Indian musician (1896–1967)

Keshav Vaman Bhole (23 May 1896 – 9 November 1977), also known as Keshavrao Bhole, was an Indian music composer, critic, and music director. He is known for his association with the Prabhat Film Company and for his writings on music theory and practitioners.

==Early life and background==
Keshav Vaman Bhole was born on 23 May 1896 in Amravati, Maharashtra. Born into a family of music enthusiasts, his father, Vamanrao, was a player of the satar, though he died before Bhole was born. Bhole's mother was also a skilled singer. Despite the loss of his father, the musical environment of his household fostered an early interest in the arts.

During his childhood, Bhole began his musical education by listening to gramophone records. He considered the singer Goharjan to be his "mental teacher" and also studied the songs of Bai Johrabai. He received formal guidance from his elder brother, the playwright Vasudev Bhole, who instructed him on the nuances of performance, including the progression of ragas and the importance of clear pronunciation. Bhole was further influenced by the singing of Vishnu Digambar Paluskar.

## Entries shown
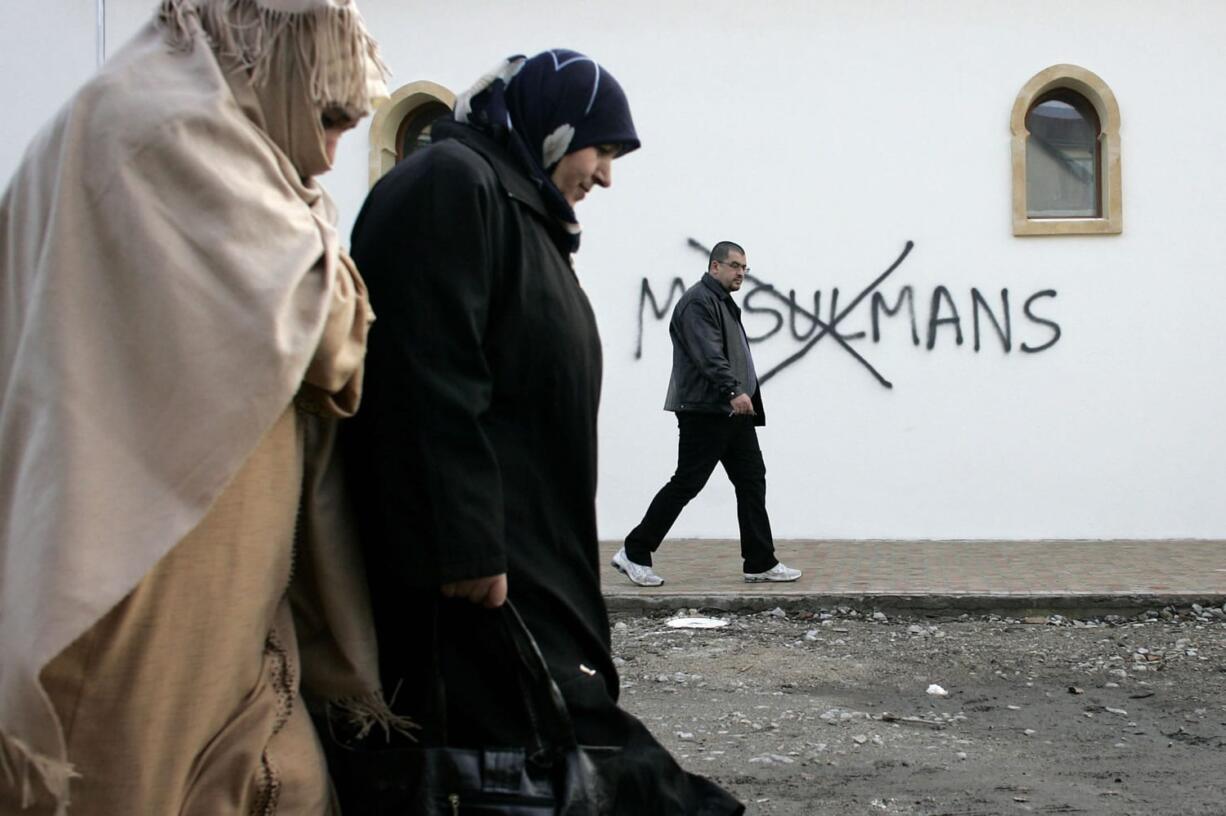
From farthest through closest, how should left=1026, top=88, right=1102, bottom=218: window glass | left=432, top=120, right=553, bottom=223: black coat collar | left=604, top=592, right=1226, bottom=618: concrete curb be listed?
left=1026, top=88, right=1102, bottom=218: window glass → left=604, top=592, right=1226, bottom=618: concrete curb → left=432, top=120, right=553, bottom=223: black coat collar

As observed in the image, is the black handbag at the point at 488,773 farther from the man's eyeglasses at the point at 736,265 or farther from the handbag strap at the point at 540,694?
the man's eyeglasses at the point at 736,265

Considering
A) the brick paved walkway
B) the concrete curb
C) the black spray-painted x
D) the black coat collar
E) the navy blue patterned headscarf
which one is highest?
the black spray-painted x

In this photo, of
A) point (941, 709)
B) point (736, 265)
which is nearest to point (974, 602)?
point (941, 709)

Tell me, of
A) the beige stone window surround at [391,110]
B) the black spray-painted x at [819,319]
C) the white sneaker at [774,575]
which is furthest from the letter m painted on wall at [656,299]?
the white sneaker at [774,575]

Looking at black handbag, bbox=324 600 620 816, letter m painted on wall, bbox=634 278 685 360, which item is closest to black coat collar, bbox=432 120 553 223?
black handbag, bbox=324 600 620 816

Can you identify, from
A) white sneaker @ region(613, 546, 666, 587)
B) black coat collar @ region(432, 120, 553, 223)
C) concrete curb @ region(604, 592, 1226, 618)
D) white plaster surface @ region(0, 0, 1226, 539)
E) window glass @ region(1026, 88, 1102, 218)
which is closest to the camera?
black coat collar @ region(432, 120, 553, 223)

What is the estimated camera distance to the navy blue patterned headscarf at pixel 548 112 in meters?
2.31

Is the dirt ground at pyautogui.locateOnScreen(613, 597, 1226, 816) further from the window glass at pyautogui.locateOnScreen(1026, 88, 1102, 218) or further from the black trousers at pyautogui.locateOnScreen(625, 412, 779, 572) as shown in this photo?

## What is required
In the text about Keshav Vaman Bhole, which singer did he consider his "mental teacher"?

## Answer space
Goharjan